Bloggers, tech gurus, news crews, and apparently every 4 year old with a play phone started making predictions about what the iPad or iTablet or iReallySmallComputerThingy would be. There was more fan fiction surrounding this announcement than all seven books of the Harry Potter series combined.

“It’s gonna have a full internet browser and let you get online anywhere for free!”
“It’ll have bluetooth and firewire and facial recognition and bluray!”
“It’s gonna have two cameras to create 3D movies!”
“It’s gonna be as small as the tip of your finger and only get bigger when you say the magic words!”
“If you put it under your feet you can use it as a small hovercraft like in Back to the Future!”

And with every blog, every email, every viral prediction on YouTube, the hype got bigger and bigger and bigger until EVERYONE EXPLODED. We fed off each other like cannibalistic rabbits, each prediction getting larger than the rest, until finally the internet agreed that Apple would be announcing something between Minority Report, iRobot, and those really cutesy things from Wall-E.

So it only followed that disappointment reigned with Apple’s announcement of a revolutionary new device that will change the face of publishing the way the iPod and iTunes changed the face of music.
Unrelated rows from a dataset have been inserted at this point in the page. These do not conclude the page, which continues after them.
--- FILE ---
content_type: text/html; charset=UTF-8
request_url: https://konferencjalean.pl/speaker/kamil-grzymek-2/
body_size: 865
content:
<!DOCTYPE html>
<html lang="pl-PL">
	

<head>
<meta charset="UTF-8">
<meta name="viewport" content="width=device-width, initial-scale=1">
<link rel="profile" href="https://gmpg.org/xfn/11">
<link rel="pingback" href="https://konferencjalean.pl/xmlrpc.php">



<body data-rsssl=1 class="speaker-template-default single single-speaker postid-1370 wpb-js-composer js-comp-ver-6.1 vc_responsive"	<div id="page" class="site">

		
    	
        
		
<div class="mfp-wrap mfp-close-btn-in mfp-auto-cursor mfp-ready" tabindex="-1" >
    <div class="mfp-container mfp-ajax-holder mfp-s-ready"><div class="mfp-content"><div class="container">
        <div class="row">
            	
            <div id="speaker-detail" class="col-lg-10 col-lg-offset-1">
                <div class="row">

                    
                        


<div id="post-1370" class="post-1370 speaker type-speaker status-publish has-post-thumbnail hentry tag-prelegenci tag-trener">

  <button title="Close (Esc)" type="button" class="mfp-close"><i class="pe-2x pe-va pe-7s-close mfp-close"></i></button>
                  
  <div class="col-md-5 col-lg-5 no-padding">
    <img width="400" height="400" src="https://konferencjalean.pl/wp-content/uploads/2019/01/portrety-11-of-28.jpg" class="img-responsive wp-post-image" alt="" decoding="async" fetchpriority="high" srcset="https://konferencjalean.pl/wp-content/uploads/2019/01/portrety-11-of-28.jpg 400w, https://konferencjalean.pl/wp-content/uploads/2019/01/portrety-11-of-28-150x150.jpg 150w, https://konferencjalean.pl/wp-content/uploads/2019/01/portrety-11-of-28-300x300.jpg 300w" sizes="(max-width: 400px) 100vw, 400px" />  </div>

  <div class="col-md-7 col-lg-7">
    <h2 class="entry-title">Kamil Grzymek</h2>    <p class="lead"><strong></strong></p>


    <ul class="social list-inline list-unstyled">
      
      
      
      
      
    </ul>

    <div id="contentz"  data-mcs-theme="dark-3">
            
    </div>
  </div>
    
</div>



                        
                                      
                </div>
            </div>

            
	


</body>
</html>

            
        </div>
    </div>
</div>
We didn’t *want* something that would change the face of the publishing industry. We didn’t *want* something that would change the way we interact with media, or browse the web, or send pictures to Gramma. We wanted something that would change us. Unfortunately, Steve Jobs (contrary to popular folk wisdom) is not God, so we’re going to have to be happy with the pretty-freaking-awesome piece of technology they have (ridiculously) decided to dub “the iPad.”

As a photographer, I’ve been looking for a good visual external hard drive to unload images during a long shoot. This might do just the trick and more. Besides, I’m always needing an excuse to play with the latest iWhatzit. (Apple? You listening? Care to apply for a patent name change?)